Text segment —
= = = = =
Tetsumi Kudo


Tetsumi Kudo, was a Japanese artist associated with the Neo-Dada tradition.

Biography

Tetsumi Kudo was born in 1935 in Osaka, Japan and graduated from the Tokyo National University of Fine Arts in 1958. In 1957, he began exhibiting his work at the Salon of Independents, Yomiuri and had his first solo exhibition at the Galerie Blanche, Tokyo. He was awarded the Grand Prize and a travel grant to Paris through his participation in the 1962 Second International Young Artists Exhibition in Tokyo. His work made international appearances at the Venice Bienniale, and the Biennial São Paulo while also appearing frequently in museums and galleries throughout Japan and France, with a growing recognition in the Netherlands. Notable museum solo exhibitions include the National Museum of Art, Osaka, a joint-exhibition and catalogue organized by the Van Reekum Museum and the Stedelijk Museum in Amsterdam, as well as the Hirosaki City Museum, Aomori. In the year before his death, Galerie du Génie and FIAC dedicated a retrospective and catalogue to Kudo’s work. His work was most recently in a solo exhibition organized by La Maison Rouge and the Fondation Antoine de Galbert in Paris, accompanied by a catalogue written by Anne Tronche. His work can also be found in the collections of the Musée Moderne de la Ville de Paris, the Fonds National d’Art Contemporain, the Centre Georges Pompidou, and the National Museum of Art, Osaka. Kudo’s work made a rare appearance to US audiences in the Guggenheim’s 1994 exhibition, “Japanese Art After 1945: Scream Against the Sky,” and again in 1998 with its inclusion in a group exhibition at the MOCA LA “Out of Action: Between performance and the Object, 1949-1979.”
= = = = =
Supplied data —
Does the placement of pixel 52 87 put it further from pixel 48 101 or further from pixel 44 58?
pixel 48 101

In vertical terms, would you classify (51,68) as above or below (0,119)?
= = = = =
Task prompt —
Reproduce the Tetsumi Kudo text above word for word, from its title to its final sentence.

Solution to this task —
Tetsumi Kudo


Tetsumi Kudo, was a Japanese artist associated with the Neo-Dada tradition.

Biography

Tetsumi Kudo was born in 1935 in Osaka, Japan and graduated from the Tokyo National University of Fine Arts in 1958. In 1957, he began exhibiting his work at the Salon of Independents, Yomiuri and had his first solo exhibition at the Galerie Blanche, Tokyo. He was awarded the Grand Prize and a travel grant to Paris through his participation in the 1962 Second International Young Artists Exhibition in Tokyo. His work made international appearances at the Venice Bienniale, and the Biennial São Paulo while also appearing frequently in museums and galleries throughout Japan and France, with a growing recognition in the Netherlands. Notable museum solo exhibitions include the National Museum of Art, Osaka, a joint-exhibition and catalogue organized by the Van Reekum Museum and the Stedelijk Museum in Amsterdam, as well as the Hirosaki City Museum, Aomori. In the year before his death, Galerie du Génie and FIAC dedicated a retrospective and catalogue to Kudo’s work. His work was most recently in a solo exhibition organized by La Maison Rouge and the Fondation Antoine de Galbert in Paris, accompanied by a catalogue written by Anne Tronche. His work can also be found in the collections of the Musée Moderne de la Ville de Paris, the Fonds National d’Art Contemporain, the Centre Georges Pompidou, and the National Museum of Art, Osaka. Kudo’s work made a rare appearance to US audiences in the Guggenheim’s 1994 exhibition, “Japanese Art After 1945: Scream Against the Sky,” and again in 1998 with its inclusion in a group exhibition at the MOCA LA “Out of Action: Between performance and the Object, 1949-1979.”